Ora, um bem não pode ser diminuto e irrelevante, pois enquanto for diminuto não chega a ser um bem, e quando começa a ser um bem cessa de ser insignificante. Por que critério se reconhece um bem ? Quando é conforme à natureza de uma maneira absoluta.
“Tu dizes que todo o bem é conforme à natureza, pois tal é a sua propriedade. Dizes depois que há certas coisas conformes à natureza que não são bens. Mas porquê, afinal, é que aquele é um bem e estas outras coisas não o são? Se um e outras participam de um traço fundamental comum o serem conformes à natureza – de que modo é que aquele adquire uma propriedade que estas não possuem?”
Graças à sua própria magnitude. Não te dou novidade alguma se disser que há coisas’ que, ao crescer, se transmutam. À medida que um ser humano vai evoluindo, de recém-nascido até ao estado adulto, dá-se uma alteração nas suas propriedades: começou por ser irracional, depois torna-se racional. Com o crescimento, certas coisas não mudam apenas de tamanho, mudam também de natureza. Vais objetar-me que
“uma coisa não se torna diferente por se tornar maior. Quer enchas de vinho uma garrafa ou um barril, o resultado é o mesmo: em ambos os recipientes as propriedades do vinho são as mesmas. Também o sabor de um bocadinho de mel é o mesmo que o de uma grande quantidade.”

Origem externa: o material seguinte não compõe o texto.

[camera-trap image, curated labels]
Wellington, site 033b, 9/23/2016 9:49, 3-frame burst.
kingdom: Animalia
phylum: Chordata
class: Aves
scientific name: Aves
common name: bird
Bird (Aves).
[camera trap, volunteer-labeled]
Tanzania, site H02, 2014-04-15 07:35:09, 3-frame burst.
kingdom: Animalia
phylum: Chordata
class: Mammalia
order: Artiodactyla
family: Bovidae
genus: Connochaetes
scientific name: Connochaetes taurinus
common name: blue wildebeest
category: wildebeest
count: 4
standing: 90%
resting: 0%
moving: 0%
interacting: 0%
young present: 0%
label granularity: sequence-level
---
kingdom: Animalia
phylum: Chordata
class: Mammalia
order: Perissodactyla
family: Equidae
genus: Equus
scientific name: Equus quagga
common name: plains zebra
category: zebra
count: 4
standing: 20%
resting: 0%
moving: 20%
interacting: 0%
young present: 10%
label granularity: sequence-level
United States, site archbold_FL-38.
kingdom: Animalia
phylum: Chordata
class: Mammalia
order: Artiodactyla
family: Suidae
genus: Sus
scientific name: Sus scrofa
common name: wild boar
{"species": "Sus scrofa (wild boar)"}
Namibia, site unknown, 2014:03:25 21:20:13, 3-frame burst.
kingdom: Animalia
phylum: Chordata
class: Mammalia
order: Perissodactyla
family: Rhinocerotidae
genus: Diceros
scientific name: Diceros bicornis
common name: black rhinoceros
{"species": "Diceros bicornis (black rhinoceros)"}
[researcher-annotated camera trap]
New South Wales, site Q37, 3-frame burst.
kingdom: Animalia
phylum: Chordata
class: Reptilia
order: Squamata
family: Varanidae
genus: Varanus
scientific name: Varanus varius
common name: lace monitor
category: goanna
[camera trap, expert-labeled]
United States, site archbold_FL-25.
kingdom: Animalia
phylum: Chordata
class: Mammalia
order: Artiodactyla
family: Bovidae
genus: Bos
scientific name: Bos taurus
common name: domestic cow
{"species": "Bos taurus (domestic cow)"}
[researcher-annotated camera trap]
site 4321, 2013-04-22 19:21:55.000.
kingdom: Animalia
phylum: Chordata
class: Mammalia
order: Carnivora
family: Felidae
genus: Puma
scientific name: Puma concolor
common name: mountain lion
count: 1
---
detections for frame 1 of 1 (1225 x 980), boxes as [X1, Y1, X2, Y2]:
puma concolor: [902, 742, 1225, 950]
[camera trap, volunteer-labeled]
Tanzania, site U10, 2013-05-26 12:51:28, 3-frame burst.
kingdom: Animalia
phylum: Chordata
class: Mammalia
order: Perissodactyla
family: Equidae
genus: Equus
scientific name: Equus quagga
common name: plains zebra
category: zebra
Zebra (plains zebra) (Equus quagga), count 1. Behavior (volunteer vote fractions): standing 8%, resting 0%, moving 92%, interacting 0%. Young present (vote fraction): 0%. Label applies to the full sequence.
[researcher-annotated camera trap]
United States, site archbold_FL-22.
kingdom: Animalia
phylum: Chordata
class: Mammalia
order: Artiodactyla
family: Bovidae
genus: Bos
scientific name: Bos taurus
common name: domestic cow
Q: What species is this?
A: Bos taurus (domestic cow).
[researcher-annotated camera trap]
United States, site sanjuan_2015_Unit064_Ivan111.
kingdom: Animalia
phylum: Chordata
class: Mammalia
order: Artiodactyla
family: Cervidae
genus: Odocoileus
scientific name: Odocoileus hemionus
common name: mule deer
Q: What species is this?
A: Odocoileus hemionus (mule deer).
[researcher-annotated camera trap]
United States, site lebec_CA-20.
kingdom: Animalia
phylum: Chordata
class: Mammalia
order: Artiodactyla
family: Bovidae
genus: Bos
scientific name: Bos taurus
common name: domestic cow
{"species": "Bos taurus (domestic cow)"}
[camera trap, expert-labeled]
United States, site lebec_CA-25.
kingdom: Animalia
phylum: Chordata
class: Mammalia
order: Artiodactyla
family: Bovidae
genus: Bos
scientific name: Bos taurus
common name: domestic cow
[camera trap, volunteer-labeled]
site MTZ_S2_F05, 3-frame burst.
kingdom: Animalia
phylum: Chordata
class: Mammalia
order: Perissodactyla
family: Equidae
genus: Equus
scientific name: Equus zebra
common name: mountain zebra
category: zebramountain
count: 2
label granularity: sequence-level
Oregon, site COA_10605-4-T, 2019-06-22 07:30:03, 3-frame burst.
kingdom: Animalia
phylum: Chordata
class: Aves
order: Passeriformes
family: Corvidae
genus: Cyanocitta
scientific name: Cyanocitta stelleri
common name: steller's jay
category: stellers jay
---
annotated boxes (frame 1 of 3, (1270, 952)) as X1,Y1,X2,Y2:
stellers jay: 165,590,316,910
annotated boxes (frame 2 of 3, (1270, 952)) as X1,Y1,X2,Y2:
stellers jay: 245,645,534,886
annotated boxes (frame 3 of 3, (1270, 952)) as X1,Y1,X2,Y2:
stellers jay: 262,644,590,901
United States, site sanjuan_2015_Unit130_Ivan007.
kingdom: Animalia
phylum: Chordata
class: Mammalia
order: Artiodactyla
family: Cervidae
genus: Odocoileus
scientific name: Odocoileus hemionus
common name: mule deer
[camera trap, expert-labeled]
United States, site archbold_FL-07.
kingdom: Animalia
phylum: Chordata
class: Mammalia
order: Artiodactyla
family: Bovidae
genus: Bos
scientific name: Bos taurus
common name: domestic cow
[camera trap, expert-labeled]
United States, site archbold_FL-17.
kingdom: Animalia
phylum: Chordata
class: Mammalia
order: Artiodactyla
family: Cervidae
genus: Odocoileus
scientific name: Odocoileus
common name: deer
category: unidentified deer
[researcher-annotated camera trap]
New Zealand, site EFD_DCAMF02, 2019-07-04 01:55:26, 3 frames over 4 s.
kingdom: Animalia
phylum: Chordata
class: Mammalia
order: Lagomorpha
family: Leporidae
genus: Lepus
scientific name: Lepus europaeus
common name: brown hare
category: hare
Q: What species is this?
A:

Esses exemplos não são pertinentes: no vinho ou no mel há uma qualidade que permanece idêntica e que não se altera se aumentarmos a quantidade. Coisas há que, embora aumentando em quantidade, conservam a sua espécie e as suas propriedades; em outras, após muitos acrescentos, surge mais um acrescento final que as transforma e dá ao conjunto um carácter diferente do que tivera até então.
Um arco de abóbada depende de uma só pedra: aquela que se introduz como cunha no meio das arcadas laterais e, pelo seu próprio peso, as mantém em posição. Por que motivo esse último acrescento, embora quantitativamente diminuto, assume um papel tão decisivo ? Porque faz algo mais do que aumentar a quantidade: traz a plenitude.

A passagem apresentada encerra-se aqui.